A Marseille, entre sanction et frisson, la saison des plongeons bat son plein
Un court élan puis le grand saut dans l'eau translucide : les jeunes plongeurs de la corniche marseillaise bravent comme chaque été le danger et les autorités, attirant, grâce aux réseaux sociaux, de nouveaux adeptes parmi les touristes de passage.

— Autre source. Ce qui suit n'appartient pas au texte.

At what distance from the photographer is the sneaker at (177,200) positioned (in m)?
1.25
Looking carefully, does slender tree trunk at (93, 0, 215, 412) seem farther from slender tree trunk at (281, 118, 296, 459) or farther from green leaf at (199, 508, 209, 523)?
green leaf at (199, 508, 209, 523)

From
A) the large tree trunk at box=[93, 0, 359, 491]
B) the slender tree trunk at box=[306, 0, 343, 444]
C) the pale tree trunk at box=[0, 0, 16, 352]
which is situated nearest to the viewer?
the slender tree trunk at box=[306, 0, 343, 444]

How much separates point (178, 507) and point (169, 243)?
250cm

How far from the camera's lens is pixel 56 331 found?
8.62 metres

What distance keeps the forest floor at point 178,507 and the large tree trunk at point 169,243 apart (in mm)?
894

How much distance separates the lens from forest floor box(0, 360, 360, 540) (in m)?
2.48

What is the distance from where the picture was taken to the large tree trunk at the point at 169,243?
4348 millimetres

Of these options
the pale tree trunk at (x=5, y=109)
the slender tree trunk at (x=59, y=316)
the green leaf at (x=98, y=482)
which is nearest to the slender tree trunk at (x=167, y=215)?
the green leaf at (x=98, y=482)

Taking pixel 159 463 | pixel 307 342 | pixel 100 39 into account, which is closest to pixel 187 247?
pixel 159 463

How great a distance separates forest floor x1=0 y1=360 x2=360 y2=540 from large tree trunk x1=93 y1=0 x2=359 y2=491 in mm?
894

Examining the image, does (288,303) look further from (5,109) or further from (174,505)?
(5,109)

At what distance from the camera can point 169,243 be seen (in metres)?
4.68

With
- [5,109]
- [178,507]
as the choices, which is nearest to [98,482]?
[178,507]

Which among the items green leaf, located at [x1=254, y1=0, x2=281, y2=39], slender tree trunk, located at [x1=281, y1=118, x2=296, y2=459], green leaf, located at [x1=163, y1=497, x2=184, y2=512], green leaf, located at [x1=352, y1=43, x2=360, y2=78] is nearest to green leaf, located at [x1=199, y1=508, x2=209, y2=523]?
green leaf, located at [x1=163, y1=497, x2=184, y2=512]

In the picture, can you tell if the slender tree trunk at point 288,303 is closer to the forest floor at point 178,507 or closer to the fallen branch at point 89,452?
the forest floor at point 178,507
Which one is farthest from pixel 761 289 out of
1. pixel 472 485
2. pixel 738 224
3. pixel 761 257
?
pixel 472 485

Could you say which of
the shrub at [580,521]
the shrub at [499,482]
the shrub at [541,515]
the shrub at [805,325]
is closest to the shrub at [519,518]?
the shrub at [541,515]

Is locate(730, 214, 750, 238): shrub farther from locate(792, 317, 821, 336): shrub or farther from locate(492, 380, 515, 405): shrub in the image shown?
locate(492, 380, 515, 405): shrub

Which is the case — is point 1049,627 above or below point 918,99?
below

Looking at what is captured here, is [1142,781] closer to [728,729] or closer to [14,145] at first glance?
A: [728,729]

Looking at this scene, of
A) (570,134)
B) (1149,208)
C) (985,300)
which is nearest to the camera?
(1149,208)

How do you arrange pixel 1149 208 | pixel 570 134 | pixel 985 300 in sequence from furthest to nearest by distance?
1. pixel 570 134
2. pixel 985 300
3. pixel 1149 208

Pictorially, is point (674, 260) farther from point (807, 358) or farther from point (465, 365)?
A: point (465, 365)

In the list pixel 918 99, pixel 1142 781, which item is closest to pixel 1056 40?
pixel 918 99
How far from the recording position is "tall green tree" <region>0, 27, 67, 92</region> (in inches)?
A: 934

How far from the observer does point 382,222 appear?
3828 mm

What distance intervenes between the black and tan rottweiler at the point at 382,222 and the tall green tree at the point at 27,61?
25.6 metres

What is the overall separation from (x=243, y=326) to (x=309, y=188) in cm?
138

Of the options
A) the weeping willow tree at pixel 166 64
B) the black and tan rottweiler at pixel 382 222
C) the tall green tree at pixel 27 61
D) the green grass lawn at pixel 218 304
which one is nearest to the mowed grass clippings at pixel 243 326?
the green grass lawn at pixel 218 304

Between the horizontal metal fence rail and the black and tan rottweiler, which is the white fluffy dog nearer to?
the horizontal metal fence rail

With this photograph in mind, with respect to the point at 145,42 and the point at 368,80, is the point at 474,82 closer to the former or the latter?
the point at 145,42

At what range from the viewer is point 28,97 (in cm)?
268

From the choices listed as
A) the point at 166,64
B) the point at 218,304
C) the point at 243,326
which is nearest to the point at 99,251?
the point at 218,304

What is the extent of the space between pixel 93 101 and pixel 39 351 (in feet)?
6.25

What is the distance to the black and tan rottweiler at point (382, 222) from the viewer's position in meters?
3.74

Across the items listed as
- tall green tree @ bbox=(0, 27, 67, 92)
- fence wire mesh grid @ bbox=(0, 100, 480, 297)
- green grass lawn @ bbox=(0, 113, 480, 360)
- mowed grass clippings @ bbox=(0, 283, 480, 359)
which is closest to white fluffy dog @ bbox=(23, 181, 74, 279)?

A 14 ans à peine, "Dédé" s'élance depuis les rochers brûlants vers la Méditerranée, une dizaine de mètres plus bas. "J'ai commencé cette année, tous les jeunes ont fait ça", se targue l'adolescent qui préfère donner son surnom.
Accrochée entre ciel et mer, longue de trois kilomètres, la Corniche Kennedy offre en plein centre-ville un décor unique à ces adolescents casse-cou qui disent à l'AFP rechercher "l'adrénaline" et "le grand frisson", quitte à "parfois se faire très peur".
L'endroit a été romantisé dans "Corniche Kennedy" (2017), film tiré du récit éponyme de Maylis de Kerangal qui dépeint ce rituel comme une quête de liberté pour la jeunesse populaire marseillaise. L'ancien maire Jean-Claude Gaudin avait critiqué une oeuvre incitant selon lui les jeunes à imiter ces sauts aux conséquences - traumatismes, paralysie, hydrocution ou noyade - parfois lourdes ou fatales.
Dimanche encore, deux jeunes de 18 ans qui ont sauté depuis les rochers de la populaire plage des Catalans ont heurté violemment le fond, l'un d'eux étant grièvement blessé. En avril, un homme de 40 ans s'était noyé après un plongeon depuis une plage marseillaise.
Conscient des risques, Dominik, touriste allemand, enchaîne pourtant les figures depuis une impressionnante falaise rocheuse qu'il découvre juste. "Si les gens qui vivent ici plongent, tu te sens plus en sécurité", assure le jeune homme de 20 ans, torse nu et les pieds en sang à force de remonter par les rochers escarpés.
Son groupe, qui a attiré une dizaine de curieux, est finalement dispersé par la police municipale, craignant de recevoir une amende de 38 à 150 euros. Car depuis 2006, seuls les sauts de moins de trois mètres sont autorisés.
Pour dissuader, verbaliser ou secourir les plongeurs, la brigade maritime municipale, créée en 2023, patrouille désormais quotidiennement. Mais impossible d'être partout sur les 57 km du littoral marseillais.
Alors, explique à l'AFP Céline Lefléfian, directrice de la police municipale, la vigilance est accrue sur certaines zones de la Corniche "parce que c'est très haut et que ça peut être très dangereux, notamment au niveau de l'atterrissage".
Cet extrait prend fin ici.